Anche di alcuni tradimenti?
“Il tradimento è una categoria che non dovrebbe appartenere alla politica. Comunque alcuni hanno fatto

delle scelte che vanno rispettate anche se non ne colgo le ragioni politiche”.

Ora, però, sembra essere tornati al punto di partenza.
“Nel voto del 14 c’è sicuramente la conferma che Berlusconi gode della maggioranza al Senato e alla Camera. Ciò che oggi si può fare seriamente è avanzare proposte per il prossimo futuro. Io vorrei iniziare l’anno con un auspicio: spero che nei prossimi mesi si compia un salto di qualità complessivo nel dibattito e nell’azione politica. E questo deve riguardare le forze della maggioranza e quelle dell’opposizione”.

In che senso?
“Ci si può dividere nel dire che gli ultimi sei mesi del 2010 non hanno rappresentato un successo per nessuno? Non credo. Sarebbe invece molto pericoloso continuare a pensare che i prossimi sei mesi saranno come i precedenti. Il rischio è che si ampli la frattura con l’opinione pubblica. Si percepisce il senso di repulsione nei confronti della politica. Questo accade perché il Paese è fermo e sfiduciato. C’è l’incubo dell’abisso”.

Pensa a una sorta di patto di salvezza nazionale?
“faccio notare che la ripresa economica è lontana. La metafora di Tremonti è stata felice: un videogame in cui se uccidi il mostro, ne compare subito un altro. Noi non riusciamo a innestare la marcia. E questo determina una sfiducia complessiva, non solo nel governo.
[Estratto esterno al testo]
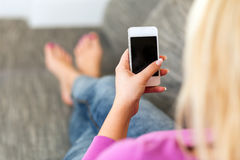 Young woman lying on sofa with mobile phone Stock Photo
Molti degli interventi del capo dello Stato – che io condivido e con il quale c’è sempre stata sintonia – hanno sottolineato proprio questo aspetto”.

Le proteste dei giovani contro la riforma Gelmini ne erano un’espressione?
“Certo. Ma la sfiducia nel domani va al di là della riforma. Nell’insicurezza scattano i meccanismi di autodifesa individuale. Ad aggravare la situazione ci sono alcune conflittualità storicamente irrisolte: quella tra nord e sud, tra le parite iva e i lavoratori dipendenti, tra precari e garantiti, tra giovani e anziani. O la politica, complessivamente, comprende che stiamo affrontando un tornante difficilissimo oppure i fossati si acuiranno”.

Ma lei e Fli siete usciti dal governo per questo. Ora cosa pensate di fare?
“Se si condivide questo approccio di sano realismo, allora ci possono essere convergenze per le forze di maggioranza e opposizione. Le opposizioni non si possono riparare dietro la logica del tanto peggio, tanto meglio. Sarebbe una logica sfascista. Così come per la maggioranza la logica dell’”andiamo avanti, non c’è alternativa””.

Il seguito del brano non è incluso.